[Stored data entries]
★ ★ ★ ★ ★ ★ ★

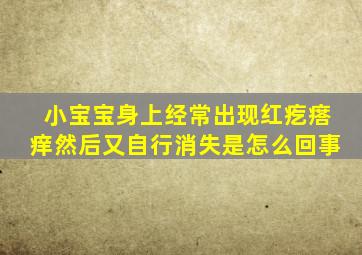 小宝宝身上经常出现红疙瘩痒然后又自行消失是怎么回事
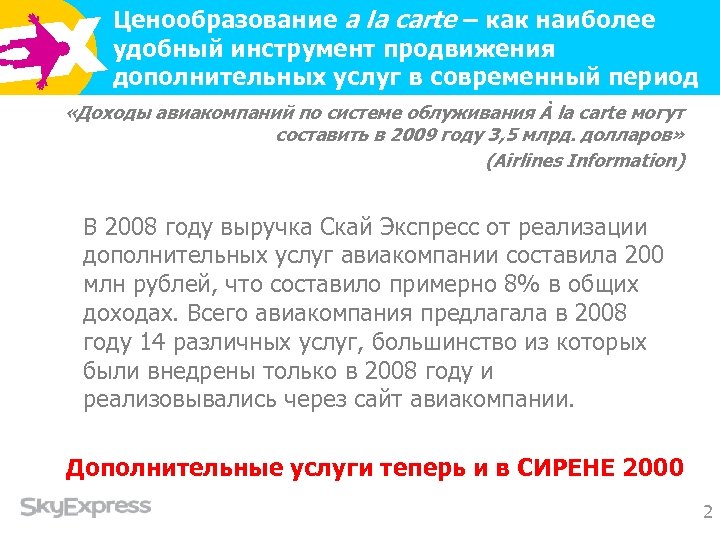 Ценообразование a la carte – как наиболее удобный инструмент продвижения дополнительных услуг в современный период

«Доходы авиакомпаний по системе облуживания À la carte могут составить в 2009 году 3,5 млрд. долларов»
(Airlines Information)

В 2008 году выручка Скай Экспресс от реализации дополнительных услуг авиакомпании составила 200 млн рублей, что составило примерно 8% в общих доходах. Всего авиакомпания предлагала в 2008 году 14 различных услуг, большинство из которых были внедрены только в 2008 году и реализовывались через сайт авиакомпании.

Дополнительные услуги теперь и в СИРЕНЕ 2000

SkyExpress

2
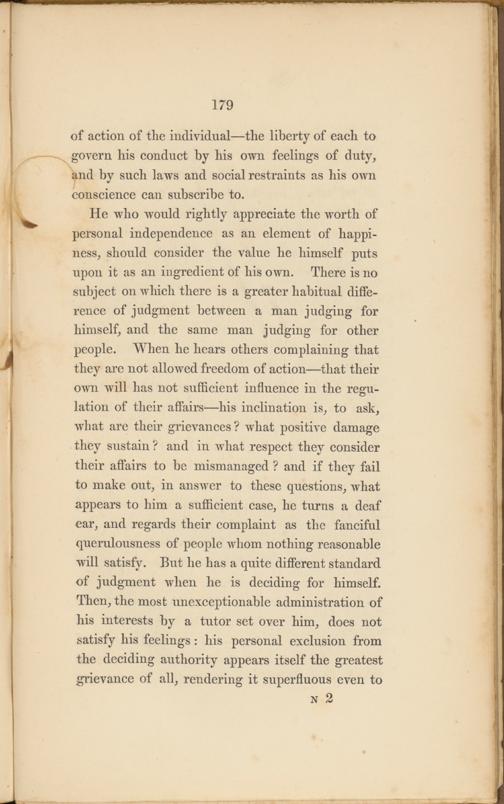 179

of action of the individual—the liberty of each to govern his conduct by his own feelings of duty, and by such laws and social restraints as his own conscience can subscribe to.

He who would rightly appreciate the worth of personal independence as an element of happiness, should consider the value he himself puts upon it as an ingredient of his own. There is no subject on which there is a greater habitual difference of judgment between a man judging for himself, and the same man judging for other people. When he hears others complaining that they are not allowed freedom of action—that their own will has not sufficient influence in the regulation of their affairs—his inclination is, to ask, what are their grievances? what positive damage they sustain? and in what respect they consider their affairs to be mismanaged? and if they fail to make out, in answer to these questions, what appears to him a sufficient case, he turns a deaf ear, and regards their complaint as the fanciful querulousness of people whom nothing reasonable will satisfy. But he has a quite different standard of judgment when he is deciding for himself. Then, the most unexceptionable administration of his interests by a tutor set over him, does not satisfy his feelings: his personal exclusion from the deciding authority appears itself the greatest grievance of all, rendering it superfluous even to

N 2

★ ★ ★ ★ ★ ★ ★

▶ [WHAT THIS TASK INVOLVES] Which lines in the data above contain "году"? Show each one.

▶ [SOLUTION]
«Доходы авиакомпаний по системе облуживания À la carte могут составить в 2009 году 3,5 млрд. долларов»
В 2008 году выручка Скай Экспресс от реализации дополнительных услуг авиакомпании составила 200 млн рублей, что составило примерно 8% в общих доходах. Всего авиакомпания предлагала в 2008 году 14 различных услуг, большинство из которых были внедрены только в 2008 году и реализовывались через сайт авиакомпании.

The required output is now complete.